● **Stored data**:

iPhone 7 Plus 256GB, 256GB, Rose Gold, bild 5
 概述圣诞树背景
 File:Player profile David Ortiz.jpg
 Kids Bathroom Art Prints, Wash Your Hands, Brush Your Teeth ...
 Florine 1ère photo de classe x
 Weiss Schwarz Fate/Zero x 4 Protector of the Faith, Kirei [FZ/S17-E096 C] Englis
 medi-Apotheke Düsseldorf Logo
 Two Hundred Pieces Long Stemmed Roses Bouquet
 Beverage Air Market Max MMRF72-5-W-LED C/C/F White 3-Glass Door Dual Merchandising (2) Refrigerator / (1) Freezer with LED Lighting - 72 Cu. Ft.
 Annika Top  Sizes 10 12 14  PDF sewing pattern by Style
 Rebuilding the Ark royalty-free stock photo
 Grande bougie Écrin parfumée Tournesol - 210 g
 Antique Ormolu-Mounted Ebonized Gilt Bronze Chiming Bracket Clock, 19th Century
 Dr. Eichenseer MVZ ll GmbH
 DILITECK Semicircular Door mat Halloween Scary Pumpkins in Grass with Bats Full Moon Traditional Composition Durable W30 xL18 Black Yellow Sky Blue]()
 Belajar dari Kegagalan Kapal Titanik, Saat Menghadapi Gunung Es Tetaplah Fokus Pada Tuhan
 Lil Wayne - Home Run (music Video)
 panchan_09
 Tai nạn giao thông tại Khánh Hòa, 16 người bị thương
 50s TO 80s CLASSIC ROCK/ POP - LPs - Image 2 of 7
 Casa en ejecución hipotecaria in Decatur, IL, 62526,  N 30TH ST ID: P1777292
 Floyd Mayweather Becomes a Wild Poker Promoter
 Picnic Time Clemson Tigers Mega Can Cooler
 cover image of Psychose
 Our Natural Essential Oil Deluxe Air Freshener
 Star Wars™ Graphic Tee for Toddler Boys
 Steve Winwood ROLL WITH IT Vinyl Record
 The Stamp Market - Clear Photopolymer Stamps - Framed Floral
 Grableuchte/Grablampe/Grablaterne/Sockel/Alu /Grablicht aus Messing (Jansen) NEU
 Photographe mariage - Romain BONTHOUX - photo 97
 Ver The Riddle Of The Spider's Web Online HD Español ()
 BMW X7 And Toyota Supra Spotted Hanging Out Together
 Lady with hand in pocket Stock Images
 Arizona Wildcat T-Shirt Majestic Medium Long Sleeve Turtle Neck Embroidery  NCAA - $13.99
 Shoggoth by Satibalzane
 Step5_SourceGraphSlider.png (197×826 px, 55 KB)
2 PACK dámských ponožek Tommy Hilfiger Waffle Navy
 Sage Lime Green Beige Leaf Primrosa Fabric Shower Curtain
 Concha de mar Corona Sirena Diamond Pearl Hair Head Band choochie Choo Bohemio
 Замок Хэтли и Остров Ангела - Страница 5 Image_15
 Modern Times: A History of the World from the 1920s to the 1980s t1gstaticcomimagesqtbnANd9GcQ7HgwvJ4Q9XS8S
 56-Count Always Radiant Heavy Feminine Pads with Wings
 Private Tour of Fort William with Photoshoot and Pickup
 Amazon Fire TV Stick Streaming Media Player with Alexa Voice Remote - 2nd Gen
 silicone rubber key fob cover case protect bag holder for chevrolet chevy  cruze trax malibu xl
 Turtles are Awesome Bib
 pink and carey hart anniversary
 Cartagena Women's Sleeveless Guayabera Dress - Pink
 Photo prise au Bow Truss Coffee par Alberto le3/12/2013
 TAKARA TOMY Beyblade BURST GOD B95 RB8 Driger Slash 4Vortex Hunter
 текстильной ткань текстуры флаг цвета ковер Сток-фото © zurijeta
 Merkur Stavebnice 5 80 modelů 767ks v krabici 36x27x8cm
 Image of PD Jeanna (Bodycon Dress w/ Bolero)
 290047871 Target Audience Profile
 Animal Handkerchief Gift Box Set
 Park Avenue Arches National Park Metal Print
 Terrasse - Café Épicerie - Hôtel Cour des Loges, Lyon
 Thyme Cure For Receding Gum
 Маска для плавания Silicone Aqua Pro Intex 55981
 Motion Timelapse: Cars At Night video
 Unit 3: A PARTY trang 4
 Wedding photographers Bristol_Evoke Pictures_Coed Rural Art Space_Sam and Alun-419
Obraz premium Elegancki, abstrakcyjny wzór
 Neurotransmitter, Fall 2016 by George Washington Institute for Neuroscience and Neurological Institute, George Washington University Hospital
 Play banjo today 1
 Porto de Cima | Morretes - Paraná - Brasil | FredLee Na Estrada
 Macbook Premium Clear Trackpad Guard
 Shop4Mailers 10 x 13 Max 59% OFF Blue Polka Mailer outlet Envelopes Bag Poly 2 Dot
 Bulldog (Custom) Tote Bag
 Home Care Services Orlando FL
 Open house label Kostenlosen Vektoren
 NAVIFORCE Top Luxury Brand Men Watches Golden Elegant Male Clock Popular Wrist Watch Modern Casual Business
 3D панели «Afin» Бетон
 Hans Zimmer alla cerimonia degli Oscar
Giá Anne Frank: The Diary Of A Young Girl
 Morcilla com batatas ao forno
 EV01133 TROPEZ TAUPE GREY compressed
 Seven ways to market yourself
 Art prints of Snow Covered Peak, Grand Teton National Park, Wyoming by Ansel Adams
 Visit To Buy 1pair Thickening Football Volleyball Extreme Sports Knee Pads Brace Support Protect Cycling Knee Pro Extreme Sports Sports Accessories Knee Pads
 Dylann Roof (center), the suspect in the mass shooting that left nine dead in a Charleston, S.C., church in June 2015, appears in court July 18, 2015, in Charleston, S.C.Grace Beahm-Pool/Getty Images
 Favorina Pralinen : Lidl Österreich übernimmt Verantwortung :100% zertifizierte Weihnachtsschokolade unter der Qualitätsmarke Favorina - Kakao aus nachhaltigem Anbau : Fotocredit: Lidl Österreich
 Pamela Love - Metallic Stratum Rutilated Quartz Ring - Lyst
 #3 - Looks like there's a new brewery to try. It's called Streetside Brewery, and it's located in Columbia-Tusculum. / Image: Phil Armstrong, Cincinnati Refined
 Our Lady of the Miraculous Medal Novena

● **Work to be completed**: Beginning with the line above that contains "Image of PD Jeanna (Bodycon Dress w/ Bolero)", copy each line exactly up to and including the line that contains "Play banjo today 1", and go no further.

● **Your solution**:
 Image of PD Jeanna (Bodycon Dress w/ Bolero)
 290047871 Target Audience Profile
 Animal Handkerchief Gift Box Set
 Park Avenue Arches National Park Metal Print
 Terrasse - Café Épicerie - Hôtel Cour des Loges, Lyon
 Thyme Cure For Receding Gum
 Маска для плавания Silicone Aqua Pro Intex 55981
 Motion Timelapse: Cars At Night video
 Unit 3: A PARTY trang 4
 Wedding photographers Bristol_Evoke Pictures_Coed Rural Art Space_Sam and Alun-419
Obraz premium Elegancki, abstrakcyjny wzór
 Neurotransmitter, Fall 2016 by George Washington Institute for Neuroscience and Neurological Institute, George Washington University Hospital
 Play banjo today 1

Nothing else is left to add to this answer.